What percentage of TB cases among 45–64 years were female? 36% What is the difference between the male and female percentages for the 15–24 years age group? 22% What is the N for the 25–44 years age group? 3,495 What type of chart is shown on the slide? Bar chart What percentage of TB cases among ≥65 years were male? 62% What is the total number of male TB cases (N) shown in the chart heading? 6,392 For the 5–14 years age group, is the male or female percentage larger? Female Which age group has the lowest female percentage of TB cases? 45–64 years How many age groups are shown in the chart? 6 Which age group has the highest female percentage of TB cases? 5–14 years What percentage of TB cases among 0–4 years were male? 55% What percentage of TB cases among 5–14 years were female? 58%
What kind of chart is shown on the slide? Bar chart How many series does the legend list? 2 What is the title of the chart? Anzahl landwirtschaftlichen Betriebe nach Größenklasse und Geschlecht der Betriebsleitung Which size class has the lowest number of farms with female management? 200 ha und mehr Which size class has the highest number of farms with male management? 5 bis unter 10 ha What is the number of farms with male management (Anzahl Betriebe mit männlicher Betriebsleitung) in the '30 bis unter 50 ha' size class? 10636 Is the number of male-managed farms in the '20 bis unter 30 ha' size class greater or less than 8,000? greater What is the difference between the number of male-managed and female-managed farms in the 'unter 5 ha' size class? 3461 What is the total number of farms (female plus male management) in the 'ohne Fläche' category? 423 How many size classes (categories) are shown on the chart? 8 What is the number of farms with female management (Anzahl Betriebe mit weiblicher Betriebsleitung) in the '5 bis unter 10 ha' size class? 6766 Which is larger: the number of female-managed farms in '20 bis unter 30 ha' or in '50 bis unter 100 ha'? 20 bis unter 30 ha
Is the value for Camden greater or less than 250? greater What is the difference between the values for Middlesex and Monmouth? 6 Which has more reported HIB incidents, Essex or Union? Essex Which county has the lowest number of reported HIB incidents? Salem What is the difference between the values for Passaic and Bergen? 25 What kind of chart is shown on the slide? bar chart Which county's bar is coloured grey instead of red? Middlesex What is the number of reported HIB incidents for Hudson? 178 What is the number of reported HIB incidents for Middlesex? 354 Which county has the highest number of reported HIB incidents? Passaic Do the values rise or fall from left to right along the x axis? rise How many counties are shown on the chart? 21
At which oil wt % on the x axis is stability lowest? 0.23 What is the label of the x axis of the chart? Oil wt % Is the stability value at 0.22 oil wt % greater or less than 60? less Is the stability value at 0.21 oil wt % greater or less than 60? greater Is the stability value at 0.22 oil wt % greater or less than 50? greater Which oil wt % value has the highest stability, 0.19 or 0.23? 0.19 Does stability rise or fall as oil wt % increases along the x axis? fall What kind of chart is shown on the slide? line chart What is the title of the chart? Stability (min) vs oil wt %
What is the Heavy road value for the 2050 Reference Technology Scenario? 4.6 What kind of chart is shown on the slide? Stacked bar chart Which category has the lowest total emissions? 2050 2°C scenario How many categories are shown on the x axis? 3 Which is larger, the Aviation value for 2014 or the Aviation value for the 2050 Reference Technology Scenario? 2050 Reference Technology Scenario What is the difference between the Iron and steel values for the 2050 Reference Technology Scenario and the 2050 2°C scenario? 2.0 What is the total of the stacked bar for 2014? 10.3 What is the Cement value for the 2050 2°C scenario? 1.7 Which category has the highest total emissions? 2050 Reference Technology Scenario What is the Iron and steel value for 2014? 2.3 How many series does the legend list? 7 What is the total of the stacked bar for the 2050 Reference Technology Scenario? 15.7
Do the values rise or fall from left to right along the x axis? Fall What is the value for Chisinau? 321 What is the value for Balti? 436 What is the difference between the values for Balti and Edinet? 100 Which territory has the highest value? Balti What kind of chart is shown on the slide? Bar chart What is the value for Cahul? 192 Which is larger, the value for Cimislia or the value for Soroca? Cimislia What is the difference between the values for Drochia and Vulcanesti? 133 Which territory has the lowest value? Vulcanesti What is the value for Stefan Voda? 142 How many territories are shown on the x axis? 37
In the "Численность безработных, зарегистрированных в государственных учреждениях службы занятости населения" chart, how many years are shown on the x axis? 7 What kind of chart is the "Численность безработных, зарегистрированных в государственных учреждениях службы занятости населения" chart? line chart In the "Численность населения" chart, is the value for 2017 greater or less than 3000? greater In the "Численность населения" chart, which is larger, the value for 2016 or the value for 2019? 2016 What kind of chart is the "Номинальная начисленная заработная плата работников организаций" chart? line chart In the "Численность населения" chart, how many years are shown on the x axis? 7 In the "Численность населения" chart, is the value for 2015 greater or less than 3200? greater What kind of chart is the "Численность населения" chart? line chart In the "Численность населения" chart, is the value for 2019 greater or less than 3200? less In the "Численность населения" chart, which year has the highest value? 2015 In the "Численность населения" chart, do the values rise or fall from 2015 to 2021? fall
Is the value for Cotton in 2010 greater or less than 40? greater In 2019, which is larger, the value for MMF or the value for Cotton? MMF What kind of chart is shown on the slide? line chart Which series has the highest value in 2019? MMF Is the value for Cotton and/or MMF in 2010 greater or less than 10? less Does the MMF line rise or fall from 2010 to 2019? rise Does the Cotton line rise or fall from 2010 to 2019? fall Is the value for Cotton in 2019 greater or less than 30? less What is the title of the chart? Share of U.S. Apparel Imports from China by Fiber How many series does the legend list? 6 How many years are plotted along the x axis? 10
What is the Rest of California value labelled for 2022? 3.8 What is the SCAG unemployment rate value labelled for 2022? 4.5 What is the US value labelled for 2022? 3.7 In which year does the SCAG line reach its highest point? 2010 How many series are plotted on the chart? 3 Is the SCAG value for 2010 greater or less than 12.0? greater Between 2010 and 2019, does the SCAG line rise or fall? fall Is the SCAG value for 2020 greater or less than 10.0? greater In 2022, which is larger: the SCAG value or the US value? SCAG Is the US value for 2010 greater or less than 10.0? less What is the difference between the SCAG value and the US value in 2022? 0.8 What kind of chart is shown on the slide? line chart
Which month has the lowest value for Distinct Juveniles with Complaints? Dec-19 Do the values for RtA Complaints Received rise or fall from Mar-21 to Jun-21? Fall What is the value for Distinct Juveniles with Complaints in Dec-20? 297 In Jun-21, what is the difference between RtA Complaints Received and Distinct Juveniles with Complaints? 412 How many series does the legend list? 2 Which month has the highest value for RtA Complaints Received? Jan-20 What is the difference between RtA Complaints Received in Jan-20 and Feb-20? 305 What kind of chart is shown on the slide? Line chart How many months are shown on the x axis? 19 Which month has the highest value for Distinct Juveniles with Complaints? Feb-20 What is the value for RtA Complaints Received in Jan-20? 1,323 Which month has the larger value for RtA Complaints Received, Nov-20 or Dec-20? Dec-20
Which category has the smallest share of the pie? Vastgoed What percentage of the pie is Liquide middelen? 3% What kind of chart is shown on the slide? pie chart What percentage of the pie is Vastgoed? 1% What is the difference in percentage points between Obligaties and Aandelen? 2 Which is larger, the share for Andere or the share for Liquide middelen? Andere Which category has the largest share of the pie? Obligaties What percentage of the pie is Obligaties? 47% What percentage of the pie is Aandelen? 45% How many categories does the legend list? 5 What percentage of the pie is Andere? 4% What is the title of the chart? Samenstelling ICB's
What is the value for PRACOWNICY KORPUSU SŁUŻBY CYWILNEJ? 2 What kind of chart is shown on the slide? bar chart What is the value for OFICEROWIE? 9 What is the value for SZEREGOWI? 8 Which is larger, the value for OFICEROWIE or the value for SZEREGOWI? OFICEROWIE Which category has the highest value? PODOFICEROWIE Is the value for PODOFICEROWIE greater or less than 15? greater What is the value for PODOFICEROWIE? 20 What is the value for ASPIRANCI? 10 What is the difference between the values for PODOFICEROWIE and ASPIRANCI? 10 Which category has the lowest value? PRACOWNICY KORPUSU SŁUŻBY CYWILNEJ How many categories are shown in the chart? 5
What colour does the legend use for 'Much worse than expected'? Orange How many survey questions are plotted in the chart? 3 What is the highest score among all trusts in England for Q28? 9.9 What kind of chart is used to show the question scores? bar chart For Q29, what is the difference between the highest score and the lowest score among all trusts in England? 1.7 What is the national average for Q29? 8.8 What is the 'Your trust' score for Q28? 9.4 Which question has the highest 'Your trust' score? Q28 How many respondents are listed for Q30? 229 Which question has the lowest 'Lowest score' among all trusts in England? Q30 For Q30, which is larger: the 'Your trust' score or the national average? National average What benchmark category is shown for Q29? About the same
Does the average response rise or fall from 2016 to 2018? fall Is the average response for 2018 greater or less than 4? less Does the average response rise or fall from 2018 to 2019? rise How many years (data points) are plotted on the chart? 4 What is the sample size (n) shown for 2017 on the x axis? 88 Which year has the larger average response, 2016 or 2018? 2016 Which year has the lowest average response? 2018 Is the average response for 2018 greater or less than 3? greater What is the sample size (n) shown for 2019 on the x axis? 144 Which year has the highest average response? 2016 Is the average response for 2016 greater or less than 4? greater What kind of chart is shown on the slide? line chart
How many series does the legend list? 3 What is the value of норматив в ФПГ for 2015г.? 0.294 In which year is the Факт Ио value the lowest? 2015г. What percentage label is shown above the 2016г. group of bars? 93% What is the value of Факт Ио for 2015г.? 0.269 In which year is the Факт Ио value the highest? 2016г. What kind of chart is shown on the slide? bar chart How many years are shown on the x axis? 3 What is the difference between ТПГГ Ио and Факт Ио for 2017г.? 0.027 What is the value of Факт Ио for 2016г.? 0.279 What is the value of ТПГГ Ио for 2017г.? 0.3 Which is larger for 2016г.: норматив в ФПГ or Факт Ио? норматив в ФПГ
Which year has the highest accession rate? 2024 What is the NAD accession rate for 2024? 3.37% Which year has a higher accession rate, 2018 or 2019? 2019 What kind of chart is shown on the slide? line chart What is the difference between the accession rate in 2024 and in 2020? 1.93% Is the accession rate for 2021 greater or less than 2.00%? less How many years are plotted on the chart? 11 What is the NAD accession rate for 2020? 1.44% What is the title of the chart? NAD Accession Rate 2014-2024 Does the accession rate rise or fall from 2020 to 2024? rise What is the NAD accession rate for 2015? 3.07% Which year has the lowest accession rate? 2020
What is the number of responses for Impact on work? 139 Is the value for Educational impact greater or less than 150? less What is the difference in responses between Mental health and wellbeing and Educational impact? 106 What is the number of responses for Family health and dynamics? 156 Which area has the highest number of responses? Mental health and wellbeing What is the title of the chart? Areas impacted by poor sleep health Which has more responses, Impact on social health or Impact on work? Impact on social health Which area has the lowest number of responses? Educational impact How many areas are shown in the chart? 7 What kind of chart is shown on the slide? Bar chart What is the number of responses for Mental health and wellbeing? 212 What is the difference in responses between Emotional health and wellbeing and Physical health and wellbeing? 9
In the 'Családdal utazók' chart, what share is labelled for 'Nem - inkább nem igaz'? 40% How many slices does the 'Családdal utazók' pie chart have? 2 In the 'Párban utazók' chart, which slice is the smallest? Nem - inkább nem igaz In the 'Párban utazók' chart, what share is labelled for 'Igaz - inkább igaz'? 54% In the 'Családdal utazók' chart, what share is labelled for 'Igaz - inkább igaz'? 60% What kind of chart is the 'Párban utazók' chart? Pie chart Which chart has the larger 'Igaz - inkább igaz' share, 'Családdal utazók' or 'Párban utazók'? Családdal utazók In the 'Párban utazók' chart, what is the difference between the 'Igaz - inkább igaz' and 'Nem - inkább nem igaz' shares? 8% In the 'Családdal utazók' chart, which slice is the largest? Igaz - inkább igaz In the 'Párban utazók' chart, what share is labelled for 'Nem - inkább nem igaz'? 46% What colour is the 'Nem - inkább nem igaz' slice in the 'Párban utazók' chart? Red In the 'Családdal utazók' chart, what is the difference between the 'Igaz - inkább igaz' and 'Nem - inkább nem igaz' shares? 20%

_求められる作業:_ 資料の最初の行から始め、「ha'? 20 bis unter 30 ha」を含む行まで、両端の行も含めて一字も変えずに書き写すこと。

_期待される解答:_
What percentage of TB cases among 45–64 years were female? 36% What is the difference between the male and female percentages for the 15–24 years age group? 22% What is the N for the 25–44 years age group? 3,495 What type of chart is shown on the slide? Bar chart What percentage of TB cases among ≥65 years were male? 62% What is the total number of male TB cases (N) shown in the chart heading? 6,392 For the 5–14 years age group, is the male or female percentage larger? Female Which age group has the lowest female percentage of TB cases? 45–64 years How many age groups are shown in the chart? 6 Which age group has the highest female percentage of TB cases? 5–14 years What percentage of TB cases among 0–4 years were male? 55% What percentage of TB cases among 5–14 years were female? 58%
What kind of chart is shown on the slide? Bar chart How many series does the legend list? 2 What is the title of the chart? Anzahl landwirtschaftlichen Betriebe nach Größenklasse und Geschlecht der Betriebsleitung Which size class has the lowest number of farms with female management? 200 ha und mehr Which size class has the highest number of farms with male management? 5 bis unter 10 ha What is the number of farms with male management (Anzahl Betriebe mit männlicher Betriebsleitung) in the '30 bis unter 50 ha' size class? 10636 Is the number of male-managed farms in the '20 bis unter 30 ha' size class greater or less than 8,000? greater What is the difference between the number of male-managed and female-managed farms in the 'unter 5 ha' size class? 3461 What is the total number of farms (female plus male management) in the 'ohne Fläche' category? 423 How many size classes (categories) are shown on the chart? 8 What is the number of farms with female management (Anzahl Betriebe mit weiblicher Betriebsleitung) in the '5 bis unter 10 ha' size class? 6766 Which is larger: the number of female-managed farms in '20 bis unter 30 ha' or in '50 bis unter 100 ha'? 20 bis unter 30 ha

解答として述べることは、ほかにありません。